Il est vrai qu’en général, nous ne sommes pas chicaniers (les notables exceptions sont bien payées pour le faire) et ne déchirons pas notre chemise pour obtenir le dernier mot. Parce que l’hiver, ça peut être long, seul sur sa banquise. Et se geler les couilles, c’est aussi froid que se geler les gosses.

Adoré le livre des soeurs Lumineau, Icitte. Les Français au Québec. Le ton est joyeux et les conseils, judicieux (10 astuces pour survivre à l’hostie de crisse d’hiver à marde et l’aimer, l’amour, le féminisme, étudier, être parent, les sacres, des recettes d’icitte, l’amitié, et j’en passe). À mettre entre toutes les mains d’arrivants qui s’imaginent qu’ils n’éprouveront pas de choc culturel parce qu’ils connaissent Céline Dion.
Écouté l’émission RMF (Radio Montréal France) du vendredi (entre 13 h et 16 h à CIBL, 101,5 FM) en compagnie de Delphine et Julien. Les balados culturels (« branchouille »), voyages, adresses trendy peuvent intéresser même les locaux. Un regard français sur notre ville. Ça parle franglais (glam, gloss, en live, fun), mais on a adopté le mot frette. Tout le monde devrait s’y retrouver. (Du coup), on se croirait à Paris, mais rue Sainte-Catherine angle St-Lo (les studios de CIBL). Très dépaysant.

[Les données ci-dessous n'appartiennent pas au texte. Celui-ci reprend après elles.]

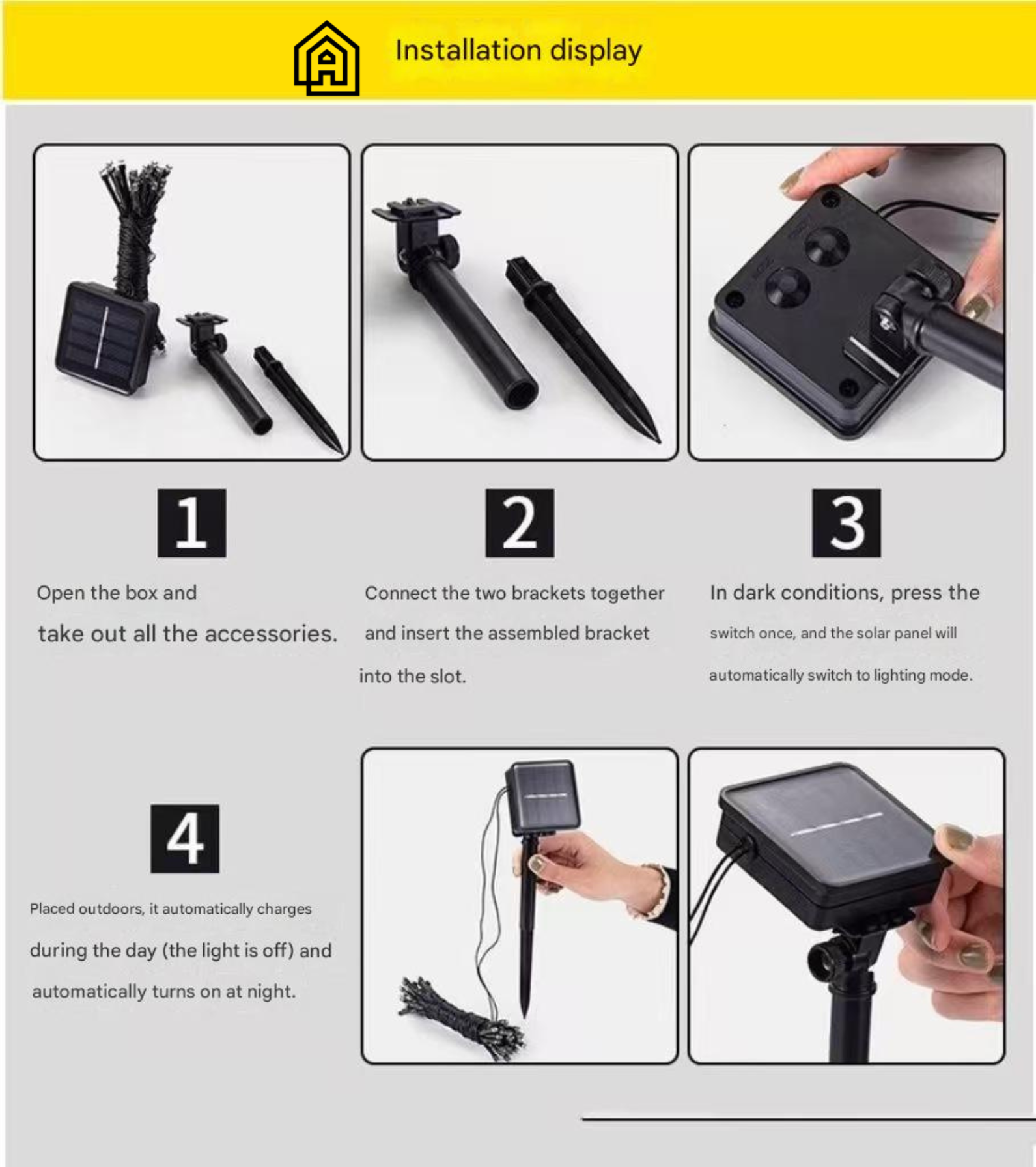 Installation display

1

Open the box and take out all the accessories.

2

Connect the two brackets together and insert the assembled bracket into the slot.

3

In dark conditions, press the switch once, and the solar panel will automatically switch to lighting mode.

4

Placed outdoors, it automatically charges during the day (the light is off) and automatically turns on at night.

Feuilleté Le secret est dans la sauce, de Denis Payette : 80 recettes de sauces à spag des quatre coins du Québec. Je ne sais pas encore à quel Français l’offrir, mais à mon avis, la sauce à spag est bien plus représentative du Québec des régions et de la cuisine familiale que la poutine. Assez viandeux comme livre, mais, à vue de nez, les Français sont encore très saucissons. Un livre de saison.
JOBLOG

L’amour tout simplement
Le film Ordinary Love m’a interpellée. Un diagnostic de cancer du sein vient bousculer l’amour tranquille du couple convaincant formé par le duo Liam Neeson et Lesley Manville. On ne peut imaginer ce que vivent des milliers de personnes, chaque jour, derrière les portes closes des hôpitaux.

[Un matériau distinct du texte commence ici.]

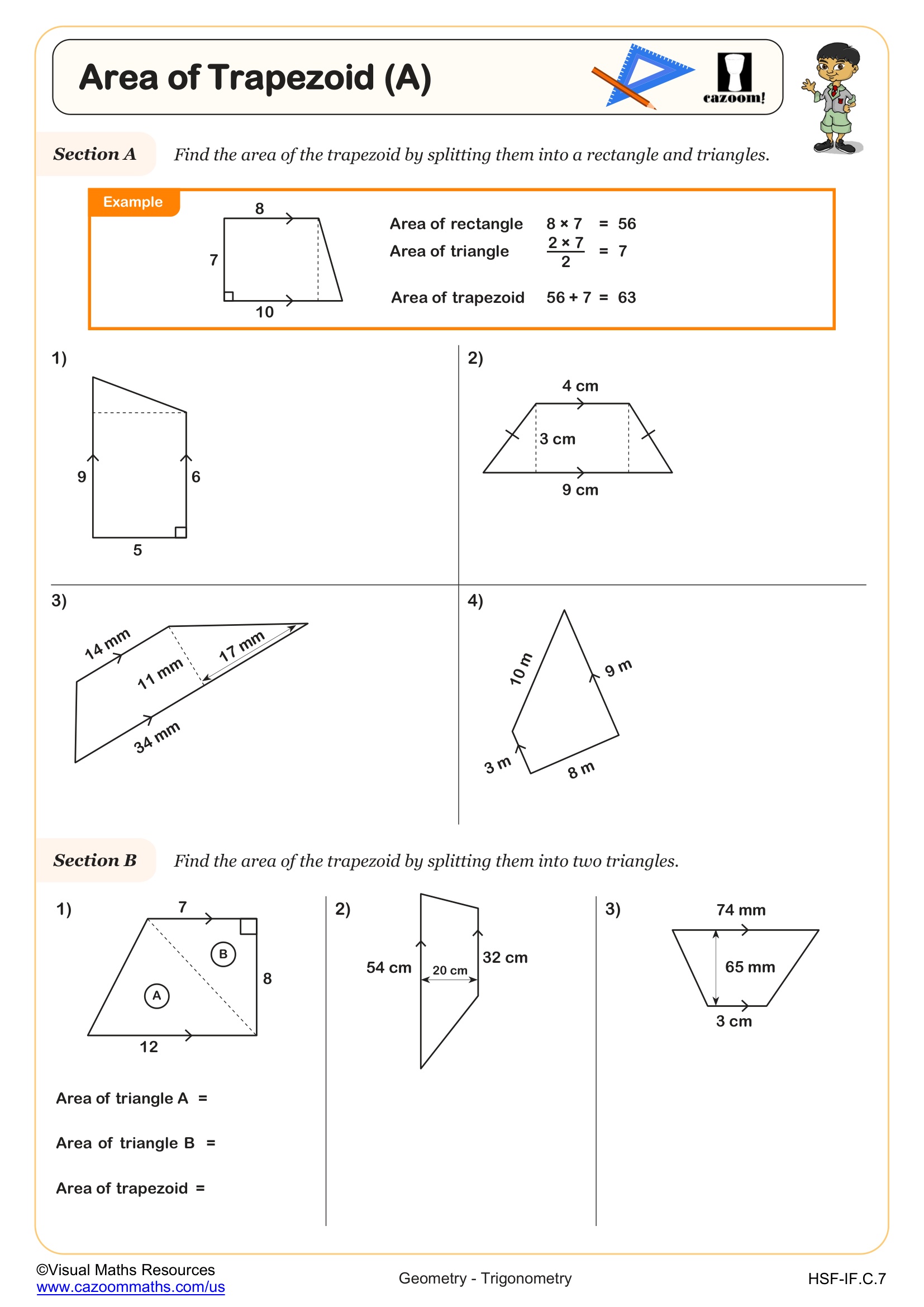 Area of Trapezoid (A)

cazoom!

Section A Find the area of the trapezoid by splitting them into a rectangle and triangles.

Example

8

7

10

Area of rectangle $8 \times 7 = 56$
Area of triangle $\frac{2 \times 7}{2} = 7$
Area of trapezoid $56 + 7 = 63$

1)

9

6

5

2)

4 cm

3 cm

9 cm

3)

14 mm

11 mm

17 mm

34 mm

4)

10 m

9 m

3 m

8 m

Section B Find the area of the trapezoid by splitting them into two triangles.

1)

7

B

A

8

12

Area of triangle A =

Area of triangle B =

Area of trapezoid =

2)

54 cm

20 cm

32 cm

3)

74 mm

65 mm

3 cm

©Visual Maths Resources
www.cazoommaths.com/us

Geometry - Trigonometry

HSF-IF.C.7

Et on ne peut savoir non plus ce que c’est que de vivre les traitements et la pression de l’entourage. Le film de Lisa Barros D’Sa et Glenn Leyburn ne fait pas dans le pathos. Il braque la caméra sur la solitude de deux individus qui forment un couple mûr et uni.
Sept fois plus de femmes que d’hommes (21 %, contre 3 %) se retrouvent abandonnées après un diagnostic de cancer. Et des années après, l’épreuve peut encore se faire sentir au quotidien. En salle dès aujourd’hui, vendredi.

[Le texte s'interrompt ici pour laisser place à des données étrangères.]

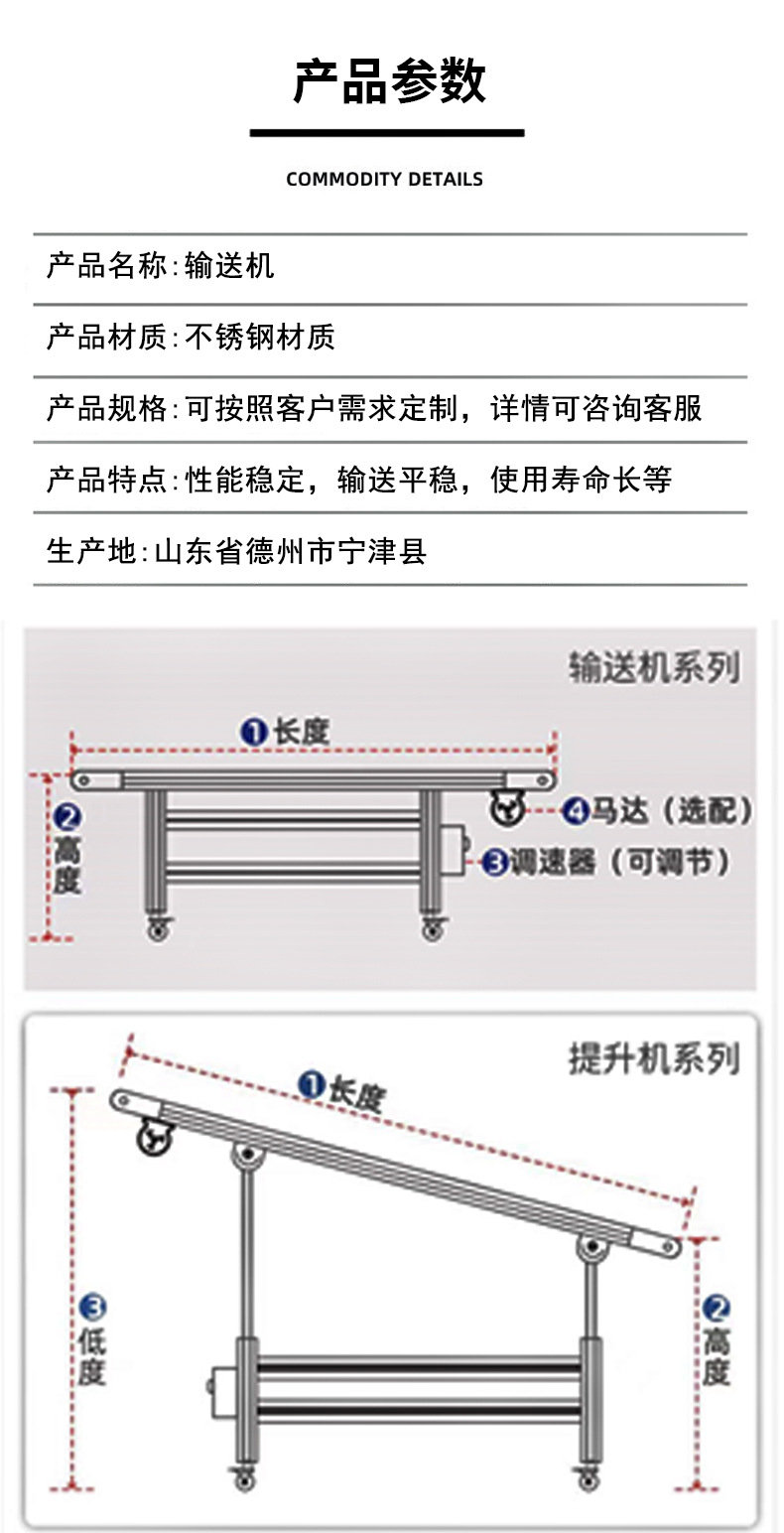 产品参数

COMMODITY DETAILS

产品名称:输送机

产品材质:不锈钢材质

产品规格:可按照客户需求定制，详情可咨询客服

产品特点:性能稳定，输送平稳，使用寿命长等

生产地:山东省德州市宁津县

输送机系列

❶长度

❷高度

❹马达（选配）

❸调速器（可调节）

提升机系列

❶长度

❸低度

❷高度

J’en profite pour mentionner les propos récents de l’oncologue américaine Azra Raza à CBC (et @AzraRazaMD sur Twitter). Cette spécialiste ose dénoncer les traitements qu’elle « doit » offrir à ses patients, entre autres parce que feu son mari (oncologue et directeur du Rush Cancer Institute) les a subis sans succès.
La Dre Raza vient de publier The First Cell : and the Human Costs of Pursuing Cancer to the Last. Elle explique très clairement pourquoi, malgré tout l’argent investi, notre façon d’aborder cette maladie (cut, poison, burn) est « embarrassante » et ne change pas. Elle préconise notamment le dépistage précoce et la prévention.